Traders pointed to links between some of the companies and Lerado Financial Group Company — a brokerage that is under regulatory investigation. Hong Kong’s securities regulator suspended trading in Lerado’s shares on June 6, alleging that a company circular dated October 2015 included “materially false, incomplete or misleading information”.

Lerado had previously disclosed an investment in China Jicheng. As at Dec 31, the brokerage owned almost 1.5 billion shares in China Jicheng.

At the heart of the dramatic crash was a report titled “The Enigma Network: 50 stocks not to own”. The report was issued six weeks ago by activist investor David Webb, who is also a former director of Hong Kong Exchanges and Clearing (HKEx). In his report, Webb argued that the companies were entwined in a complex web of cross-shareholdings that had pushed their valuations to unsustainable levels.

The stocks highlighted by Webb in his report accounted for all but three of the 20 biggest losers in Hong Kong on June 27. Thirty- eight of the 50 stocks flagged by Webb declined.

Earlier this month, HKEx had proposed sweeping changes to the scandal-hit GEM. These included higher minimum market value requirements and tighter rules on when controlling shareholders could sell their stakes.

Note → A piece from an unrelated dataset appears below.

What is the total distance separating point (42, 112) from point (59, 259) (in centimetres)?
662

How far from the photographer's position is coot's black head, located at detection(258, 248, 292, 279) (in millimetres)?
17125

Euro posts biggest single-day gain
The euro surged to a one-year high against the dollar in a year, after European Central Bank president Mario Draghi hinted in a speech at a central bank conference in Portugal that the ECB might start winding down its stimulus programme in response to better recovery in the European Union.

Investors reacted to Draghi’s comments by buying euros and selling eurozone bonds. The euro reached US$1.1426 on June 29. The currency is up 8.1% against the US dollar this year. The yield on government debt in countries such as Germany and Italy also rose sharply.

What to look out for
On July 3, Singapore will release the Purchasing Managers’ Index for June. On July 6, the US Federal Reserve will release minutes of the Federal Open Market Committee meeting ended on June 14.